■ DIRECTIVE ■
Switch "central tower" to "main tower" everywhere in the lines below and reproduce them with nothing else altered.

■ GIVEN ENTRIES ■
--------------------
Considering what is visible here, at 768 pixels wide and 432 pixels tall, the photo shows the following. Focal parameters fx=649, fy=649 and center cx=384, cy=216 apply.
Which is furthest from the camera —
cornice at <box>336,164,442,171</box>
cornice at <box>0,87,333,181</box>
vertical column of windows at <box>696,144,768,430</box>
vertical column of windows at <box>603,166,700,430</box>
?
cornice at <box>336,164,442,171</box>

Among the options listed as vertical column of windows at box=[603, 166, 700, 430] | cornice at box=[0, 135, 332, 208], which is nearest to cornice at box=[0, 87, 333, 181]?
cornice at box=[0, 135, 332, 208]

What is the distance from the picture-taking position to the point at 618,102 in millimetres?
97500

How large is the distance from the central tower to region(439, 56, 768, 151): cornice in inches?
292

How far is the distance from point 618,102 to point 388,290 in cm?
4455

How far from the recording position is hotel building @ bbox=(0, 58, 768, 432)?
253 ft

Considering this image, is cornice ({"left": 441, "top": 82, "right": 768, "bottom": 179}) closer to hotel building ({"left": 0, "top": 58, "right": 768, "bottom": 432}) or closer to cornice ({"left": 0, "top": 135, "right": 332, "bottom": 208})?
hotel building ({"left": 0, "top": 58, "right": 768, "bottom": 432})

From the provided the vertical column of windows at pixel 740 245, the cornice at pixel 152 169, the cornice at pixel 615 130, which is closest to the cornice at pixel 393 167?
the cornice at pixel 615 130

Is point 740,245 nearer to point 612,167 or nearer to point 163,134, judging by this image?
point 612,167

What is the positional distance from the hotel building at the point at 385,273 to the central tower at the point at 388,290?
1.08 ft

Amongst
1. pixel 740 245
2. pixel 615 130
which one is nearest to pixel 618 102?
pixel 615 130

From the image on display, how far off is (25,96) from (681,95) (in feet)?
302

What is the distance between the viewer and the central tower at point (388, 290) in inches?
--------------------
■ TASK OUTPUT ■
Considering what is visible here, at 768 pixels wide and 432 pixels tall, the photo shows the following. Focal parameters fx=649, fy=649 and center cx=384, cy=216 apply.
Which is furthest from the camera —
cornice at <box>336,164,442,171</box>
cornice at <box>0,87,333,181</box>
vertical column of windows at <box>696,144,768,430</box>
vertical column of windows at <box>603,166,700,430</box>
?
cornice at <box>336,164,442,171</box>

Among the options listed as vertical column of windows at box=[603, 166, 700, 430] | cornice at box=[0, 135, 332, 208], which is nearest to cornice at box=[0, 87, 333, 181]?
cornice at box=[0, 135, 332, 208]

What is the distance from the picture-taking position to the point at 618,102 in millimetres?
97500

How large is the distance from the main tower to region(439, 56, 768, 151): cornice in inches?
292

How far is the distance from point 618,102 to point 388,290 in cm?
4455

How far from the recording position is hotel building @ bbox=(0, 58, 768, 432)?
253 ft

Considering this image, is cornice ({"left": 441, "top": 82, "right": 768, "bottom": 179}) closer to hotel building ({"left": 0, "top": 58, "right": 768, "bottom": 432}) or closer to cornice ({"left": 0, "top": 135, "right": 332, "bottom": 208})?
hotel building ({"left": 0, "top": 58, "right": 768, "bottom": 432})

From the provided the vertical column of windows at pixel 740 245, the cornice at pixel 152 169, the cornice at pixel 615 130, which is closest to the cornice at pixel 393 167?
the cornice at pixel 615 130

Is point 740,245 nearer to point 612,167 or nearer to point 163,134, judging by this image?
point 612,167

What is the positional distance from the hotel building at the point at 385,273 to the main tower at the point at 388,290?
1.08 ft

Amongst
1. pixel 740 245
2. pixel 615 130
which one is nearest to pixel 618 102?
pixel 615 130

From the image on display, how far off is (25,96) from (681,95) (in feet)?
302

What is the distance between the viewer and the main tower at point (388, 290) in inches?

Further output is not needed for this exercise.